同一の人物  

自分とは、何の意識もせずに、身体や心だと思っているのが、私たちの日常ではないでしょうか。自分のものとは、自分の身体や心に関わるものです。身体に関わるものとして、人間関係や所有物があり、心に関わるものとして、思想や意見があります。それら自分や自分のものは、すべて、目に見えるものです。観察の対象になるものです。初期仏典では、観察の対象になるものは、すべて、「我」ではないのです。それらは、すべて、スクリーンに映った映像でしかなく、客席の「我」が見る「夢」なのです。

「夢」とは、この場合、「我」の目に映る映像です。それらは変化し、必ず消滅しますが、目に映った映像を見る「我」は、不生不滅です。ただ、目に映る映像は、見ることはできても、目が目を見ることができないように、「本来の自分」であるこの「我」は、見ることができません。見ることができないにしても、目に映る自分を「本来の自分」とは思わずに、目に映る自分を見ている主体が「本来の自分」なのだという自覚を持つことは、とても大切なことなのではないでしょうか。

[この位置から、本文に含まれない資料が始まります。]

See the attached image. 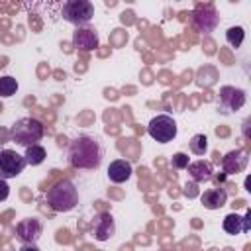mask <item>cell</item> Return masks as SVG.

水や鏡には自分の姿が映ります。その自分は自分ではありませんが、そこには必ず自分がいます。見えない「本来の自分」は、見えないにしても、身体や心があるのなら、「本来の自分」は、必ずそこにいます。でなければ、身体や心は、ないはずです。身体や心は、水や鏡に映った自分です。水や鏡に映った自分が見えるのは、「本来の自分」が、そこにいるからでしょう。